**Given exercise 1**
Extract every line of the listing below that contains the word "neck".

Education is a field that is rich with data: survey, assessment, written, and policy and evaluation data, and more. Nevertheless, the lack of a common consensus on processes and procedures for educators and data professionals to share data and the results of data analysis with each other. Academic and research settings sometimes can lead to silos of information. A group of researchers at one university could do a survey, and another group doing similar work could not hear about the results until years later, when the study is published. Sometimes, the second group of researchers may never become aware that the survey had even happened. The good news about this is that many educational organizations are curious about and passionate about supporting student success. It is likely that even if many separate data collection efforts are being implemented (rather than one unified strategy), you will not be dealing with the problem of “I don’t have enough data to analyze.” As a pioneer for data science in your organization, you can help to clarify these redundant processes and can offer your skills to help make sense of the wealth of information already being gathered.

4.2.4 Limited Training and Educational Opportunities

Data science in education is new. At the present time, there are limited opportunities for those working in education to build their capabilities in data science (though this is changing to an extent; see Anderson and colleagues’ work to create a data science in education certificate program at the University of Oregon and Baker’s data mining in education Massive Open Online Course offered through Coursera). Many data scientists have been trained in fields other than statistics, business analytics, or research. Moreover, the training in terms of particular tools and approaches that data scientists utilize are highly varied. However, we believe this diversity of training creates unique opportunities for the development of data science in education as a field. Indeed, educators’ diverse training and backgrounds positions them to tackle challenges in education creatively.

4.2.5 Advancing Equity

Data science can be used to inform decisions that reduce inequities in the education system. However, data science can also be a tool that exacerbates the marginalization of students we want to serve. An example is an algorithm that is not transparent and implemented poorly, and prompts people to make decisions that have adverse effects.

For a data scientist in education, it is crucial that before beginning an analysis, we fully understand how we/our organization defines equity. Additionally, we should formulate clear equity goals and consider the ways we will continuously check against our biases. After defining equity and our equity goals, we can then work to ensure that our data science life-cycle reflects what we are trying to learn (and that we incorporate these learnings).

**Given exercise 2**
Reproduce the passage on data science in education above word for word, from "For a data scientist" down to "incorporate these learnings).".

**Entries provided**
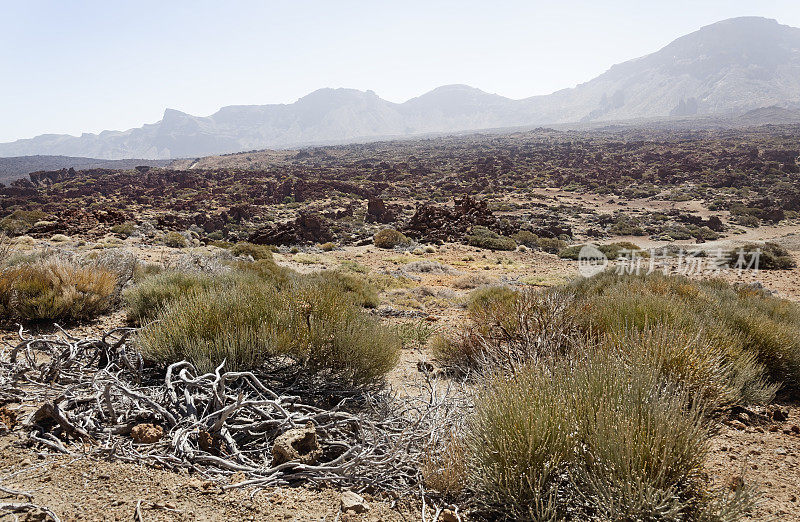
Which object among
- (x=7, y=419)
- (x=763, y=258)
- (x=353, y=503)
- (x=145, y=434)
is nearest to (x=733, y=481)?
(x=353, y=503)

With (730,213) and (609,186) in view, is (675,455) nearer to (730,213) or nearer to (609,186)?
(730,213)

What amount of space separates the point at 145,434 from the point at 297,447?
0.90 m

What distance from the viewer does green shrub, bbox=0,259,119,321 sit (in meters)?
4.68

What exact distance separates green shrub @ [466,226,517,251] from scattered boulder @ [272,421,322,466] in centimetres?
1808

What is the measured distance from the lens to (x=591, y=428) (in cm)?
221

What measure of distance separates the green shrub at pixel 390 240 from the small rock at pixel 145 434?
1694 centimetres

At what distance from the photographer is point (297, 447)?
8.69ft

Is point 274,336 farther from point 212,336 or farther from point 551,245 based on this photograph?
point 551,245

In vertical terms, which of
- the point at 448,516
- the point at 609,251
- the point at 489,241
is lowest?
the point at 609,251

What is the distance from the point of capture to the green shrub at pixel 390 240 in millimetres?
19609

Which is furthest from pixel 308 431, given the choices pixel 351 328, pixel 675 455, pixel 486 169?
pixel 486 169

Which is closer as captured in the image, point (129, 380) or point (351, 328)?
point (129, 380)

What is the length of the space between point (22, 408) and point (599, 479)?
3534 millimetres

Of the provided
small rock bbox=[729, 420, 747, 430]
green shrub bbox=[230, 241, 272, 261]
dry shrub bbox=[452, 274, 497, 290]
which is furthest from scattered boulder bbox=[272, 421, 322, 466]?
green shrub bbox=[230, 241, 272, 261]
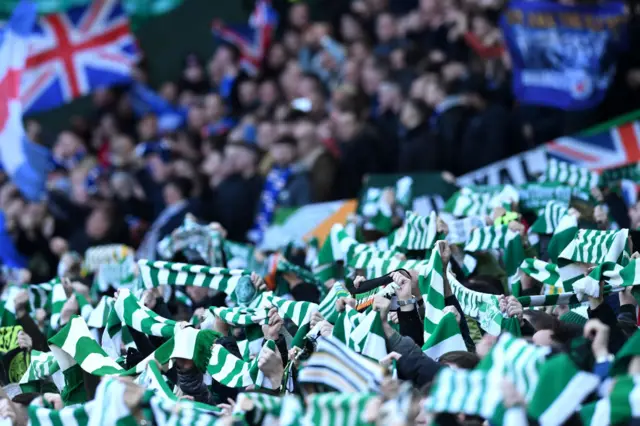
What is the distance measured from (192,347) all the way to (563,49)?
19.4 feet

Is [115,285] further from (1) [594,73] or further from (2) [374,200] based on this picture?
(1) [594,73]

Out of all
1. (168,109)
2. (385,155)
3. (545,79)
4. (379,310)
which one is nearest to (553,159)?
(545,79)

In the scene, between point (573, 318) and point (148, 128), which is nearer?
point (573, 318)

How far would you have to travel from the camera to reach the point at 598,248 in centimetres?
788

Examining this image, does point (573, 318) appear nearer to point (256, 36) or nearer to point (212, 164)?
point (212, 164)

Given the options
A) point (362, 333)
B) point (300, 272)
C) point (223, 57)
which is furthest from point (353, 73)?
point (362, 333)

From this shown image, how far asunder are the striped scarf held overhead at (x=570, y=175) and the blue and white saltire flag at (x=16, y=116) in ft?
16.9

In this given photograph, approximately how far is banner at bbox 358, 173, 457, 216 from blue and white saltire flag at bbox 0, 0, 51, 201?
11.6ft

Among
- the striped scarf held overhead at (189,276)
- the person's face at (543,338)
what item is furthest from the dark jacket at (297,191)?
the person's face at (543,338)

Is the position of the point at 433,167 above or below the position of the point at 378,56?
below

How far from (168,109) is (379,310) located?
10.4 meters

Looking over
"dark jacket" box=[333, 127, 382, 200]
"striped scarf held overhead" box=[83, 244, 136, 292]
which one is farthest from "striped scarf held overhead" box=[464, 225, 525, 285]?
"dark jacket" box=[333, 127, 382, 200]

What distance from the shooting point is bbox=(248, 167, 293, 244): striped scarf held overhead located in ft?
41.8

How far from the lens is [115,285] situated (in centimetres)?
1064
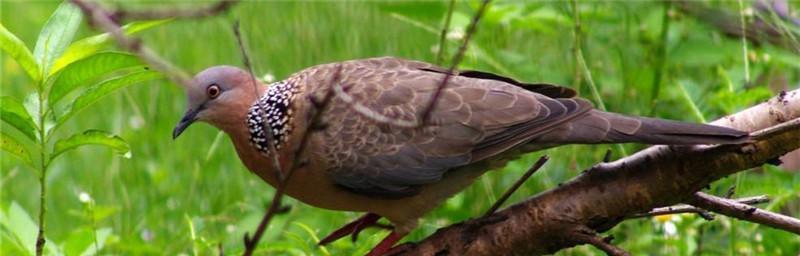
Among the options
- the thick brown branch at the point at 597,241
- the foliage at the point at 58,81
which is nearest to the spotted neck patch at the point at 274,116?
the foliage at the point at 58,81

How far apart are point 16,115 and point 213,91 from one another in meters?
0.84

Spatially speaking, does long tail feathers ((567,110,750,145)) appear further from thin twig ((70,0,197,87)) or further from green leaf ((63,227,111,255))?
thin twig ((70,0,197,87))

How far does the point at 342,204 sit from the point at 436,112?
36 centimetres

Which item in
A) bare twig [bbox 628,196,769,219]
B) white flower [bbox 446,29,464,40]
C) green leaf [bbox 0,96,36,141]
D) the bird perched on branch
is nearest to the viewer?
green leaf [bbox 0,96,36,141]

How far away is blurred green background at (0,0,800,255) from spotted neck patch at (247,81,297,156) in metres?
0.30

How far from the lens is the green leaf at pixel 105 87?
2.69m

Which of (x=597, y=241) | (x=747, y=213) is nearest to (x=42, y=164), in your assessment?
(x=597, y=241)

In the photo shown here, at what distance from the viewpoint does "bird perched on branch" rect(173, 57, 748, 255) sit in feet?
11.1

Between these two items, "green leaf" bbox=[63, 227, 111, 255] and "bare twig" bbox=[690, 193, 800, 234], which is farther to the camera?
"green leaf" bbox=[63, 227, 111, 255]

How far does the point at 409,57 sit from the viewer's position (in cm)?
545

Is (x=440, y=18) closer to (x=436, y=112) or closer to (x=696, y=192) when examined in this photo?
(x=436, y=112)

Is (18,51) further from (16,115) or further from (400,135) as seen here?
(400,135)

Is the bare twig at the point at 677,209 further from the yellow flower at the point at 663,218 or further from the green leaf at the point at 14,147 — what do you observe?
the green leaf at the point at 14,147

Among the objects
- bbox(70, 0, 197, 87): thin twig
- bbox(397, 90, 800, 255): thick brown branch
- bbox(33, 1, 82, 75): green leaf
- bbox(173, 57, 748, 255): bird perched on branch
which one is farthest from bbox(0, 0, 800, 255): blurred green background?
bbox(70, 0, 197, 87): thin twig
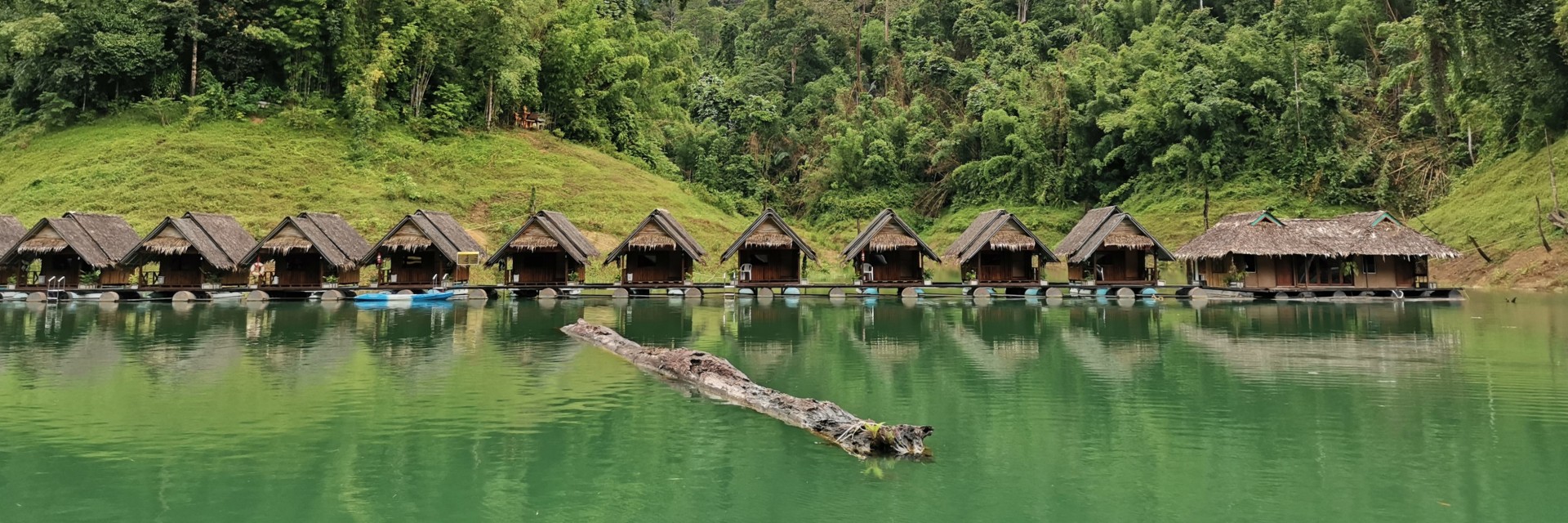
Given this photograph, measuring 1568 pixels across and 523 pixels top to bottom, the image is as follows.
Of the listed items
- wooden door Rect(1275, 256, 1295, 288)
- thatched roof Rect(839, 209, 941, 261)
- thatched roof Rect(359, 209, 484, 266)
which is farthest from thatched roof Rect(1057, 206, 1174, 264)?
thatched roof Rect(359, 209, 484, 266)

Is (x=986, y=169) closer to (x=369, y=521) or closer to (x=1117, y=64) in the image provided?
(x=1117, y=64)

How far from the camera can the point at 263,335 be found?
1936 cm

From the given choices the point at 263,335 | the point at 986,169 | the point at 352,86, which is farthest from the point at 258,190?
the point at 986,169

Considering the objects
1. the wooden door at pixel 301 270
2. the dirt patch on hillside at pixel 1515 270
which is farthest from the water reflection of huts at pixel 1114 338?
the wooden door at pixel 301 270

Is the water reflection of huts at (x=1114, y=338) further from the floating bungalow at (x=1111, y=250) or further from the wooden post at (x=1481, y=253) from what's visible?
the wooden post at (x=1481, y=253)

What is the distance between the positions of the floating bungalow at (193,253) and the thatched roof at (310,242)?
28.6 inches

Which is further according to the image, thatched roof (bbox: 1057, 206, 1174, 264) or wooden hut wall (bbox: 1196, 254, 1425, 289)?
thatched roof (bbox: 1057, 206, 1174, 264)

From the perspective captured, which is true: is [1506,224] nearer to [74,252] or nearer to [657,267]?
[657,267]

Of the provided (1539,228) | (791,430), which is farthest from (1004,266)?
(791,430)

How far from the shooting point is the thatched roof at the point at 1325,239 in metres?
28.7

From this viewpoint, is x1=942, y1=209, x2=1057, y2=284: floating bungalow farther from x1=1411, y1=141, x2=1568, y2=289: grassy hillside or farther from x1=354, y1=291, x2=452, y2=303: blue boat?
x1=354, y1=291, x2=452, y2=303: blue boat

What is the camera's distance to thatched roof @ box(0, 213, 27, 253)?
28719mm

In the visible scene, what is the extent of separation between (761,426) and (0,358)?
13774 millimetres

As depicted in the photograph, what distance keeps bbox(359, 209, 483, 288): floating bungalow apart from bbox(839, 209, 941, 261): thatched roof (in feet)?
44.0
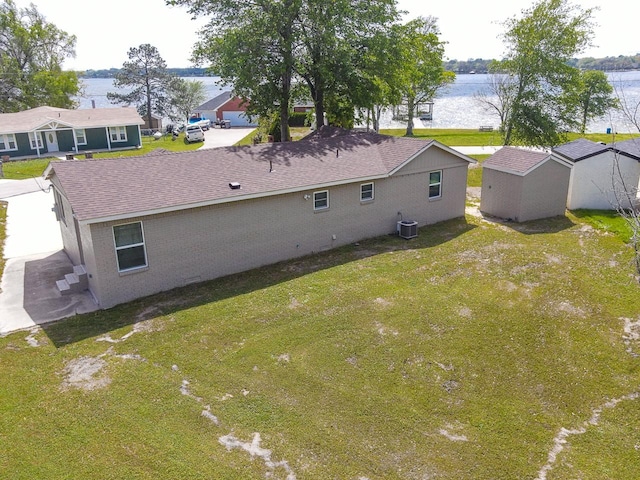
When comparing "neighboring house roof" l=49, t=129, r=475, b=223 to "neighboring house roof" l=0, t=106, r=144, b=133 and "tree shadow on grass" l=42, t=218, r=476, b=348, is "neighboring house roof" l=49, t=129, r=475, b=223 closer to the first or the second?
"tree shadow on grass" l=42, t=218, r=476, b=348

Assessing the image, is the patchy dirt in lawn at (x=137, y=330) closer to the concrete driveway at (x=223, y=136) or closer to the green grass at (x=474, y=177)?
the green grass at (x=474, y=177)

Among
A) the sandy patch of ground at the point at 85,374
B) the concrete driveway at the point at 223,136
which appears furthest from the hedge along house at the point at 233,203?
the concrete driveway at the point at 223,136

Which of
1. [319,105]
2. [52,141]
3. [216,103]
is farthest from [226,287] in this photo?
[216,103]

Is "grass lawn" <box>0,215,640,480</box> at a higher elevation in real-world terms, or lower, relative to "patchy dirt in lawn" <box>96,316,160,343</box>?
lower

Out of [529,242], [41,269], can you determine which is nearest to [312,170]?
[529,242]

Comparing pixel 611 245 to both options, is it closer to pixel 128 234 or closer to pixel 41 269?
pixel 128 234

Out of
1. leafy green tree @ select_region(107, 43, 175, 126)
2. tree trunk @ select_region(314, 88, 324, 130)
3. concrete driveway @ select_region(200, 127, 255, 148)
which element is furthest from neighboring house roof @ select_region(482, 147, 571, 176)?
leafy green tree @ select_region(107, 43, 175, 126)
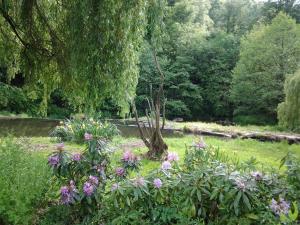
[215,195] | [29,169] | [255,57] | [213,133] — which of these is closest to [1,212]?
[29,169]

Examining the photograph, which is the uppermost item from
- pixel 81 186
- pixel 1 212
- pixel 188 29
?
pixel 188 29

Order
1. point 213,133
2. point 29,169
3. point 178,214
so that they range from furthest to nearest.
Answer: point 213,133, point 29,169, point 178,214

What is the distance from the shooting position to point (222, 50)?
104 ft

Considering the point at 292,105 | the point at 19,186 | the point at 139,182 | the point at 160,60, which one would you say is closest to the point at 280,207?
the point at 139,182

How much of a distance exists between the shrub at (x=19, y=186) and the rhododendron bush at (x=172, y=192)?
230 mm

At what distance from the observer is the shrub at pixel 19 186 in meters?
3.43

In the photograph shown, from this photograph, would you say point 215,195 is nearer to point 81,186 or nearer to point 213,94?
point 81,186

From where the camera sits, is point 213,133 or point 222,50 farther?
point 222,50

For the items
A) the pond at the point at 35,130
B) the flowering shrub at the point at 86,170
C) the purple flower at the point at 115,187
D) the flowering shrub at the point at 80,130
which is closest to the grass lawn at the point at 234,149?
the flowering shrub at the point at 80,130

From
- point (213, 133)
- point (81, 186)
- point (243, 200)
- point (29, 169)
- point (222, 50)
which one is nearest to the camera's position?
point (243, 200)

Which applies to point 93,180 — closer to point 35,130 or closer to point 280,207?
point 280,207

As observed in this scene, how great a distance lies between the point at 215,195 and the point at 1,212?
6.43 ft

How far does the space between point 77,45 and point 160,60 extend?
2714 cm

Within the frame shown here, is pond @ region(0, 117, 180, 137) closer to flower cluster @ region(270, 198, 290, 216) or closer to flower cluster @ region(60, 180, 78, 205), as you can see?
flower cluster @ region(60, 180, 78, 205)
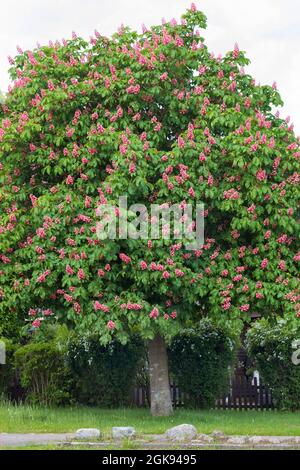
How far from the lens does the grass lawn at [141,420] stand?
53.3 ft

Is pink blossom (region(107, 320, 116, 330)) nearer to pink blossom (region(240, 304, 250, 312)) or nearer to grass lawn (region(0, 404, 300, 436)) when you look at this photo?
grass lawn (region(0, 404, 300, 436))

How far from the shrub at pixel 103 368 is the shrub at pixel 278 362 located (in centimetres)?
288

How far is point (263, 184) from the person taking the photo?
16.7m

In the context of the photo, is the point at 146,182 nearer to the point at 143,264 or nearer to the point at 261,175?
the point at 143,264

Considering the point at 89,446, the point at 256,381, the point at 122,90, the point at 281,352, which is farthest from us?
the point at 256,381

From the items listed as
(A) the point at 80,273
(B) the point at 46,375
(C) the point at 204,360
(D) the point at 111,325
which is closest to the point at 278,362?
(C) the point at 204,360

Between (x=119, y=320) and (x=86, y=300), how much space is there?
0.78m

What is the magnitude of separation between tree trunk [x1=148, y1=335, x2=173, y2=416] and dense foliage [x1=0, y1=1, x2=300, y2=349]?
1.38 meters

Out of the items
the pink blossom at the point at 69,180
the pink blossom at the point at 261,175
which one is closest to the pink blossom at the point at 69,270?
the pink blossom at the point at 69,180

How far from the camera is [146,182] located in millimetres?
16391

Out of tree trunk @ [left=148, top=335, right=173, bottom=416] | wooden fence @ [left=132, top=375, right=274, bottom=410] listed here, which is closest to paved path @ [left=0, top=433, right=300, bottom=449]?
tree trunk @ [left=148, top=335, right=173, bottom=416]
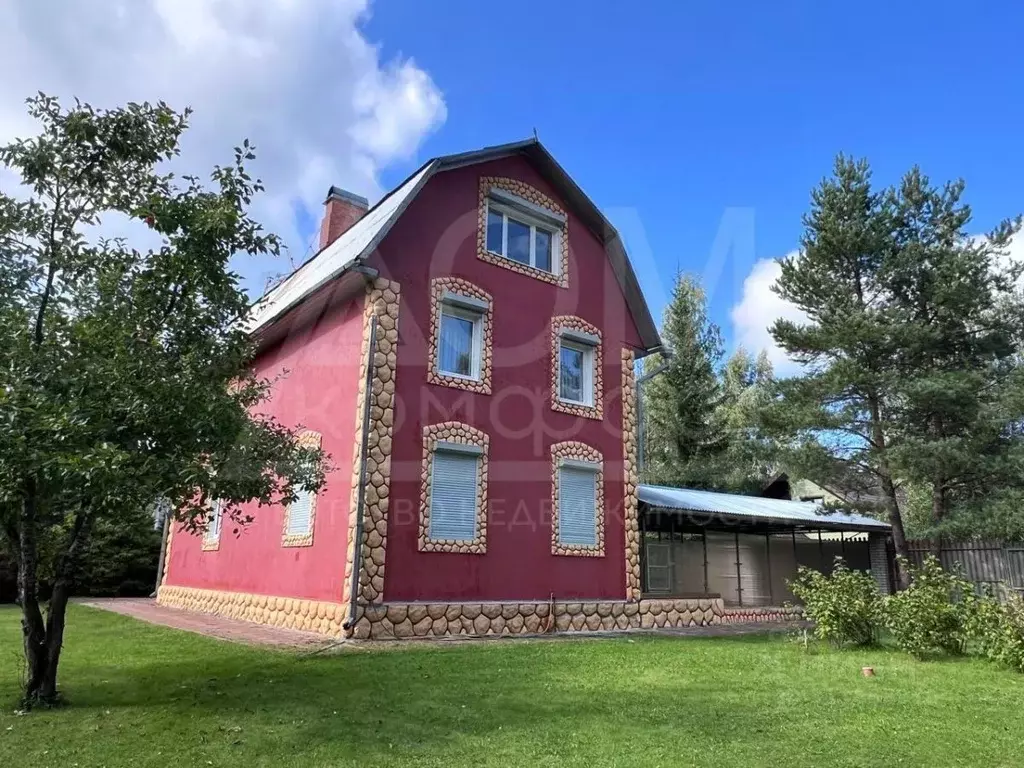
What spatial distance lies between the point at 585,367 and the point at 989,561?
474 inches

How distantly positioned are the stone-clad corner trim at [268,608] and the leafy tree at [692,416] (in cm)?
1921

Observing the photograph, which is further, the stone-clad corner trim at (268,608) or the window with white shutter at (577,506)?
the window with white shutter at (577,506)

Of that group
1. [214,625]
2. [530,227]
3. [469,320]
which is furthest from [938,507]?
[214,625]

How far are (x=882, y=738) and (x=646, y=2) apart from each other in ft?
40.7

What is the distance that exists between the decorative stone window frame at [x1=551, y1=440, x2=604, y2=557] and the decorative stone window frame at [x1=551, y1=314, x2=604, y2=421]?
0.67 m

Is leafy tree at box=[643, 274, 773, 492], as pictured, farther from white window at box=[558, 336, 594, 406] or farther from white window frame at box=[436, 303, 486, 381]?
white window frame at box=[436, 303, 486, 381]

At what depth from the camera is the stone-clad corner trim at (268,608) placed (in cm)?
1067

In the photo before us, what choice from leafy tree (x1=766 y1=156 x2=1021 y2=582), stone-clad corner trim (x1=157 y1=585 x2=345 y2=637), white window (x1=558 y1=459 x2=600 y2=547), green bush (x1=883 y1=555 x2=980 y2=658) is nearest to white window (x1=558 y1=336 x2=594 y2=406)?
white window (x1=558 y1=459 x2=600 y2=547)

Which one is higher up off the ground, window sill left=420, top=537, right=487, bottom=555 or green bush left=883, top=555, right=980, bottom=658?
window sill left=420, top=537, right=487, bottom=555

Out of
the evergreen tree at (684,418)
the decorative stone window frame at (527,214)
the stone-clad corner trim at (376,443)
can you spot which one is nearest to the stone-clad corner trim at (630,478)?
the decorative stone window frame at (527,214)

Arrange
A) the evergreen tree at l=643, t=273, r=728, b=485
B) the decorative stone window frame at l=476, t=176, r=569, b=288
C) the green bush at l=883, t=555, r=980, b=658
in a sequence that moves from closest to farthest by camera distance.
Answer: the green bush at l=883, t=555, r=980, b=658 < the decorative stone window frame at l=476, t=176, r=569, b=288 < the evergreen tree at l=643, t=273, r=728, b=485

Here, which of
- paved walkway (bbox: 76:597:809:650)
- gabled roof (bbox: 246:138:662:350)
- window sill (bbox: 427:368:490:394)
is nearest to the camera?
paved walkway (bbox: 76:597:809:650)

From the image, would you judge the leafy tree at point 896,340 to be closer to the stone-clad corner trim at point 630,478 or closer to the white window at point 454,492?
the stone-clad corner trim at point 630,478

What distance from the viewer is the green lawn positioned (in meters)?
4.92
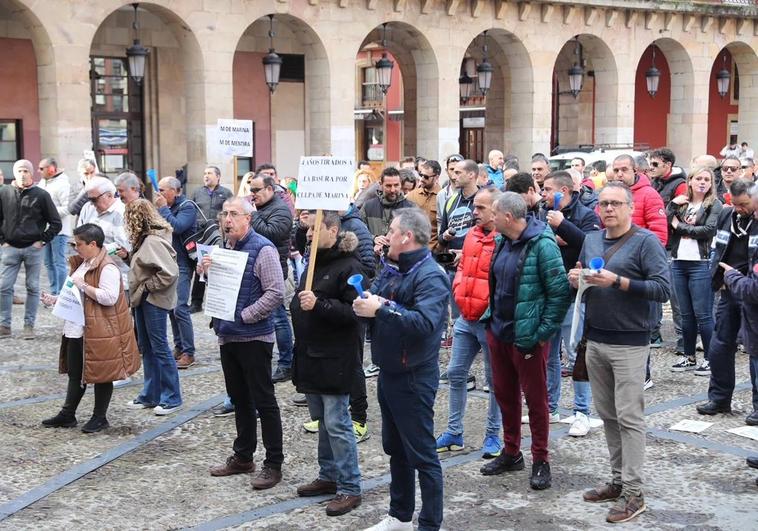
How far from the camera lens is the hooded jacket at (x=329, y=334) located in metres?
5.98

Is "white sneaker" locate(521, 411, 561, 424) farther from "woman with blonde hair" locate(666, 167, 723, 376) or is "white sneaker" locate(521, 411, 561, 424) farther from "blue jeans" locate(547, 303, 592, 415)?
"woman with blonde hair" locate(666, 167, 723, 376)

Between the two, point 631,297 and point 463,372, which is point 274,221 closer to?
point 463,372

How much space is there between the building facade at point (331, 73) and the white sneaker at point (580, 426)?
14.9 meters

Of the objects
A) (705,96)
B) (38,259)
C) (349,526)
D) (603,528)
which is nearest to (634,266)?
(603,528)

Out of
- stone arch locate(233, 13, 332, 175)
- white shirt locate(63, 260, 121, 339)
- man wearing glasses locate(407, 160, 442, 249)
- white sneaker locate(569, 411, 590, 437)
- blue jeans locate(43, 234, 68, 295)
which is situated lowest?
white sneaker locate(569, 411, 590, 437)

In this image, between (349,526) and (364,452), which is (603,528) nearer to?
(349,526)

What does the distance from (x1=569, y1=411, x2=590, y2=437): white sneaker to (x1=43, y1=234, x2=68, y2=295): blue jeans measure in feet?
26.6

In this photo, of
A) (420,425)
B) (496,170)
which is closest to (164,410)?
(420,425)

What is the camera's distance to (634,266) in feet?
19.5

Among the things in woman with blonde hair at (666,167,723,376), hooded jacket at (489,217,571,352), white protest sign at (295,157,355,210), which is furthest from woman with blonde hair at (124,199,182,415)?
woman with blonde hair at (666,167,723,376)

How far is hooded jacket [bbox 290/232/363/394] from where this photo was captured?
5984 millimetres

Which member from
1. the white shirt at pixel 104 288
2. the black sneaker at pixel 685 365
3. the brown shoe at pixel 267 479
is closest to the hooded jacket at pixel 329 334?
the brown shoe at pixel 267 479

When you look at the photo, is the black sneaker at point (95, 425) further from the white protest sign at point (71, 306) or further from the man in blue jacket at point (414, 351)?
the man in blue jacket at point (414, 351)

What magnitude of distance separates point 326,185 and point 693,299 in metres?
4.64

**Final answer 1**
which is nearest to the spotted neck patch at the point at 274,116?
How far away is blurred green background at (0,0,800,255) from spotted neck patch at (247,81,297,156) in metres?

**Final answer 2**
For a data scientist in education, it is crucial that before beginning an analysis, we fully understand how we/our organization defines equity. Additionally, we should formulate clear equity goals and consider the ways we will continuously check against our biases. After defining equity and our equity goals, we can then work to ensure that our data science life-cycle reflects what we are trying to learn (and that we incorporate these learnings).